• TO DO: Update the records below so that every "raised arm" reads "lifted arm" and everything else stays unchanged. Write out all the records again without the pictures.

━━━━━━

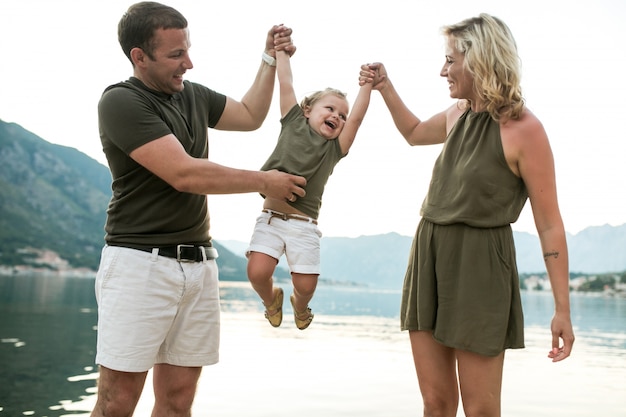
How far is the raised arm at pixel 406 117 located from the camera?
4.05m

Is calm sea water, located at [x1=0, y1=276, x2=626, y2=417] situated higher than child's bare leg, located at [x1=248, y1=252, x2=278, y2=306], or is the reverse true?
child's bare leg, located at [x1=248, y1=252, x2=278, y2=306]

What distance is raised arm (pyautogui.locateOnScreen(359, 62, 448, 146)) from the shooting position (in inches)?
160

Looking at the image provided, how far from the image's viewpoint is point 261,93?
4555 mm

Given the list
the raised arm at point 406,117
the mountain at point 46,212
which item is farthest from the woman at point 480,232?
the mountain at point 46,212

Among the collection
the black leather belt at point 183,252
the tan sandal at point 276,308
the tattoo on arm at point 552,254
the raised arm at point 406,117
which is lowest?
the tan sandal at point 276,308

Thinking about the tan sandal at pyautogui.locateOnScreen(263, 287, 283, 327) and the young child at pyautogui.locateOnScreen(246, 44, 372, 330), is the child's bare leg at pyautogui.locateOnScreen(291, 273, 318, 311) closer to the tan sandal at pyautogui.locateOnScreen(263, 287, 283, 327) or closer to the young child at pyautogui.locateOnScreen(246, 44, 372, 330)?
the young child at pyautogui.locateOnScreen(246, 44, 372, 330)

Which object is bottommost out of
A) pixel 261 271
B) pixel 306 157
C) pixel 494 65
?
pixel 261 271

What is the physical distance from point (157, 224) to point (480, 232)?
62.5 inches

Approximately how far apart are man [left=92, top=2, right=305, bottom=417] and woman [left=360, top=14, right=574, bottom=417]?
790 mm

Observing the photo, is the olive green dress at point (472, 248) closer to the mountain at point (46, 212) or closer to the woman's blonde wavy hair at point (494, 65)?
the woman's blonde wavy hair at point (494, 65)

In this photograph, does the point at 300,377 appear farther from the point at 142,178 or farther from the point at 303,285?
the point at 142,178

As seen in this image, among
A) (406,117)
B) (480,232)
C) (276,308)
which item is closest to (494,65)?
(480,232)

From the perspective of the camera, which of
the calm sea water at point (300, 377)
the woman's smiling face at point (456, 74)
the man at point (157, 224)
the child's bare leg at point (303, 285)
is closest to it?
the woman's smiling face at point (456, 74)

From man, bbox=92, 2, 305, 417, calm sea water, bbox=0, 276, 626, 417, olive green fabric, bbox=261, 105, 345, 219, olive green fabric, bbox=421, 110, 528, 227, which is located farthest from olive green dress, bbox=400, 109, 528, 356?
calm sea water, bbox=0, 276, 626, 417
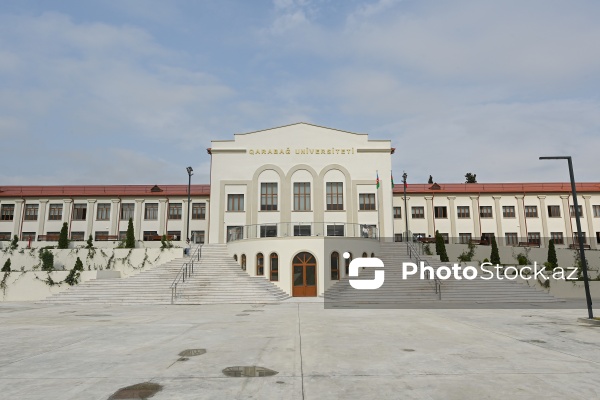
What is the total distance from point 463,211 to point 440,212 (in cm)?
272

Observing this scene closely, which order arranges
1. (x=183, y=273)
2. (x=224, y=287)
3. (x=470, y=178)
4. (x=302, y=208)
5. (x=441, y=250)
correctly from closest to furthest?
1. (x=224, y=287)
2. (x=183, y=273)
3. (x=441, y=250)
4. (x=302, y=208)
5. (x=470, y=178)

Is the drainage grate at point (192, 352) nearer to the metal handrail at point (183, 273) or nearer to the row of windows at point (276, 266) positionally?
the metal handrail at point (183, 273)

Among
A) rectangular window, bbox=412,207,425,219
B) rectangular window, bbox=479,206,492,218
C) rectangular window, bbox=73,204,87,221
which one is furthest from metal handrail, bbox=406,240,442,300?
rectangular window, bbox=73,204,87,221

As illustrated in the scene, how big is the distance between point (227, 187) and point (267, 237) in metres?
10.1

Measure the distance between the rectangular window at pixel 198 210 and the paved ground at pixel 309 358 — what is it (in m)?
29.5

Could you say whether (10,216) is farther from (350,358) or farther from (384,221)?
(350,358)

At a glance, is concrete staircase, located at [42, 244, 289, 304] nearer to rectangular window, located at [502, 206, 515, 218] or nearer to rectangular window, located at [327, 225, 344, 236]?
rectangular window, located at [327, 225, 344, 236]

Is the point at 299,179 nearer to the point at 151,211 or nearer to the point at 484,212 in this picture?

━━━━━━

• OUTPUT OF THE TASK:
How far is the lifted arm at pixel 406 117 located from the camera?
4.05m

Is calm sea water, located at [x1=0, y1=276, x2=626, y2=417] situated higher than child's bare leg, located at [x1=248, y1=252, x2=278, y2=306], or is the reverse true?
child's bare leg, located at [x1=248, y1=252, x2=278, y2=306]

What distance is lifted arm (pyautogui.locateOnScreen(359, 62, 448, 146)) from the shooting position (in inches)?
160

Looking at the image provided, how far from the image's viewpoint is point 261,93?
4555 mm

Given the list
the lifted arm at point 406,117
the mountain at point 46,212
which item is farthest from the woman at point 480,232?
the mountain at point 46,212

Among the collection
the black leather belt at point 183,252
the tan sandal at point 276,308
the tattoo on arm at point 552,254
the lifted arm at point 406,117
which is lowest?
the tan sandal at point 276,308

Thinking about the tan sandal at pyautogui.locateOnScreen(263, 287, 283, 327) and the young child at pyautogui.locateOnScreen(246, 44, 372, 330), is the child's bare leg at pyautogui.locateOnScreen(291, 273, 318, 311) closer to the tan sandal at pyautogui.locateOnScreen(263, 287, 283, 327) or closer to the young child at pyautogui.locateOnScreen(246, 44, 372, 330)?
the young child at pyautogui.locateOnScreen(246, 44, 372, 330)

Which object is bottommost out of
A) pixel 261 271
B) pixel 306 157
C) pixel 494 65
?
pixel 261 271

What is the physical distance from point (157, 224) to point (480, 232)?
62.5 inches

Approximately how far apart are man [left=92, top=2, right=305, bottom=417] and woman [left=360, top=14, right=574, bottom=417]?
790 mm

Observing the photo, is the olive green dress at point (472, 248) closer to the mountain at point (46, 212) or closer to the woman's blonde wavy hair at point (494, 65)?
the woman's blonde wavy hair at point (494, 65)

In this photograph, does the point at 300,377 appear farther from the point at 142,178 or farther from the point at 303,285?
the point at 142,178

As seen in this image, among
A) (406,117)
B) (480,232)
C) (276,308)
which item is closest to (494,65)?
(480,232)

From the perspective of the camera, which of
the calm sea water at point (300, 377)
the woman's smiling face at point (456, 74)
the man at point (157, 224)
the child's bare leg at point (303, 285)
is closest to it?
the woman's smiling face at point (456, 74)

From man, bbox=92, 2, 305, 417, calm sea water, bbox=0, 276, 626, 417, olive green fabric, bbox=261, 105, 345, 219, olive green fabric, bbox=421, 110, 528, 227, which is located farthest from olive green dress, bbox=400, 109, 528, 356?
calm sea water, bbox=0, 276, 626, 417
What is the total distance from point 463,211 to point 440,212 (in cm)?
272

Observing this scene closely, which order arranges
1. (x=183, y=273)
2. (x=224, y=287)
3. (x=470, y=178)
4. (x=302, y=208)
5. (x=441, y=250)
correctly from closest to furthest?
1. (x=224, y=287)
2. (x=183, y=273)
3. (x=441, y=250)
4. (x=302, y=208)
5. (x=470, y=178)

Is the drainage grate at point (192, 352) nearer to the metal handrail at point (183, 273) or nearer to the row of windows at point (276, 266) positionally?
the metal handrail at point (183, 273)

Among
A) rectangular window, bbox=412,207,425,219
B) rectangular window, bbox=479,206,492,218
C) rectangular window, bbox=73,204,87,221
which one is furthest from metal handrail, bbox=406,240,442,300?
rectangular window, bbox=73,204,87,221

As illustrated in the scene, how big is the distance between point (227, 187) and point (267, 237) in metres?
10.1

Measure the distance between the rectangular window at pixel 198 210 and the paved ground at pixel 309 358 — what is it (in m)?
29.5

Could you say whether (10,216) is farther from (350,358) or farther from (384,221)?
(350,358)

At a glance, is concrete staircase, located at [42, 244, 289, 304] nearer to rectangular window, located at [502, 206, 515, 218] or nearer to rectangular window, located at [327, 225, 344, 236]?
rectangular window, located at [327, 225, 344, 236]

Is the point at 299,179 nearer to the point at 151,211 or nearer to the point at 484,212 in this picture?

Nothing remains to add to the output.